Passage to read:
__________________________________________________

Learn how top companies are using writing to fuel innovation
Far from other rigid corporate policies on employees using social media, Refine Labs gives its workers access to support materials for succeeding on platforms like LinkedIn and Twitter. That way, new hires are empowered to write and share their own stories.
But Refine Labs was built on a culture of innovation. And that means moving forward.
Embracing change means accepting all that comes with it — the ups and the downs. Despite its success and industry-wide influence, Bowen says the Refine Labs Culture Playbook isn’t a static resource, nor is it a cure-all for culture. It was a single solution to a specific problem, but there are others on their radar.
For example, they’ll be looking to solve problems like providing critical feedback when there’s a culture of niceness within the company. So, how do you solve toxic positivity? With constructive honesty.
“I’m always asking myself one question: How can we maintain a psychologically-safe environment while still providing constructive feedback?” says Bowen. “We need to be able to have these ‘challenging conversations’ that might make people feel a little bit uncomfortable, but are ultimately in their best benefit if they are getting some constructive feedback about how they can improve.” This commitment to constructive honesty isn’t limited to existing employees, either — Refine Labs wants to apply it to their job interview process as well.
“I think we still have a ways to go [when it comes to this approach],” admits Bowen. “As I've been doing interviews, and I've been talking about some of the challenges of the roles. People have been shocked, like: ‘Whoa! You're being really honest.’ I’m like, ‘Well, yeah. But this is the worst of it.’” Bowen sees this as the biggest opportunity in the recruiting and interview process: embracing honesty and the downsides of a job, even if that means the applicant looks elsewhere.
But she doesn’t actually see this as a drawback. Rather, it’s more about both parties identifying the gaps in their shared expectations. That way, they only hire people who actually want to be there and can thrive in the culture they’ve built.

__________________________________________________

Available data:
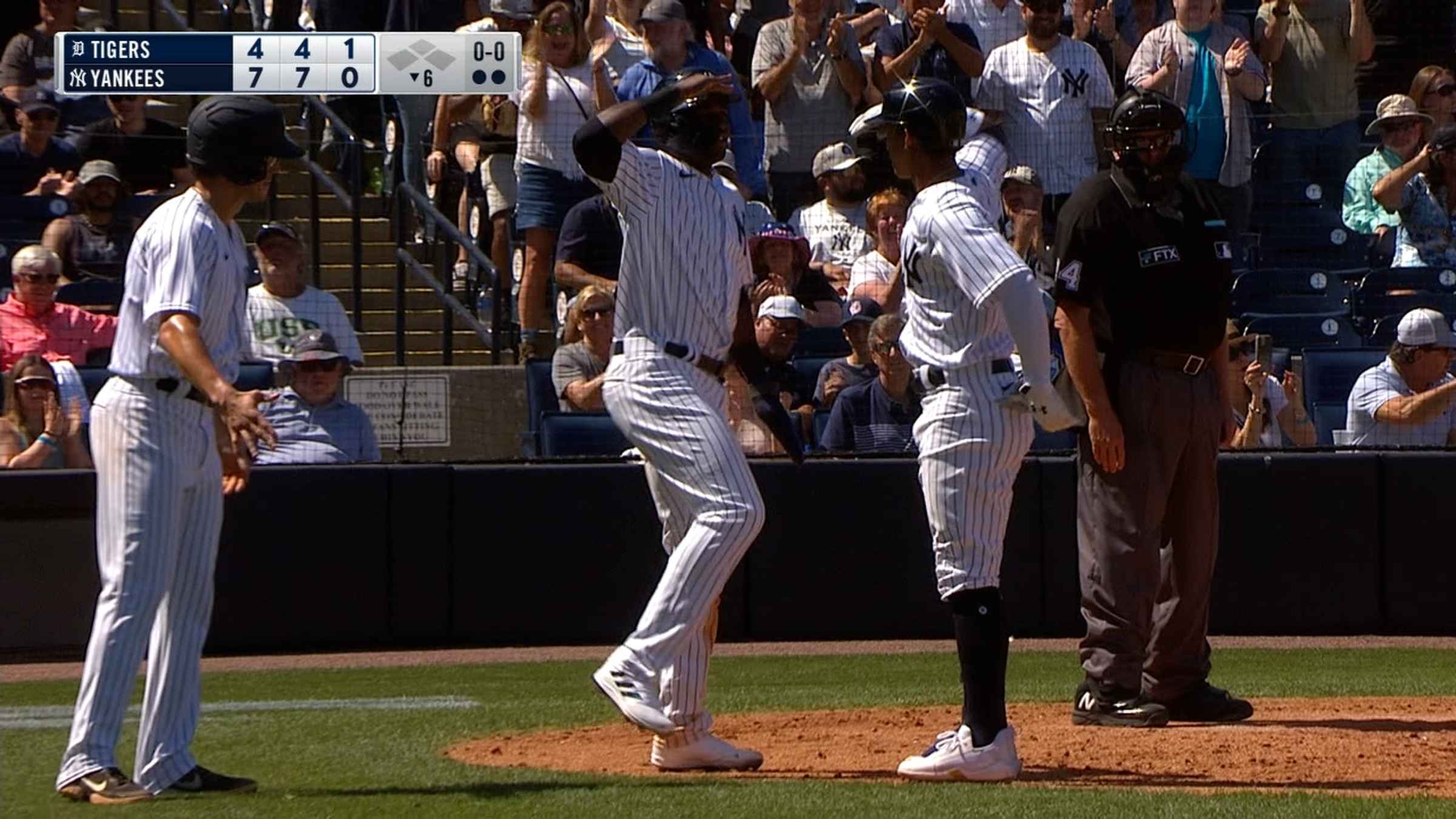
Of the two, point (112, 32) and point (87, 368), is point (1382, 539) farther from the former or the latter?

__________________________________________________

Questions to answer:
(1) Rewrite the Refine Labs passage from "But she doesn’t" to "culture they’ve built.", changing "drawback" to "disadvantage".
(2) According to the Refine Labs passage, how do you solve toxic positivity?
Use only the Refine Labs passage for this work, not the data.

Solved tasks:
(1)
But she doesn’t actually see this as a disadvantage. Rather, it’s more about both parties identifying the gaps in their shared expectations. That way, they only hire people who actually want to be there and can thrive in the culture they’ve built.

(2) With constructive honesty.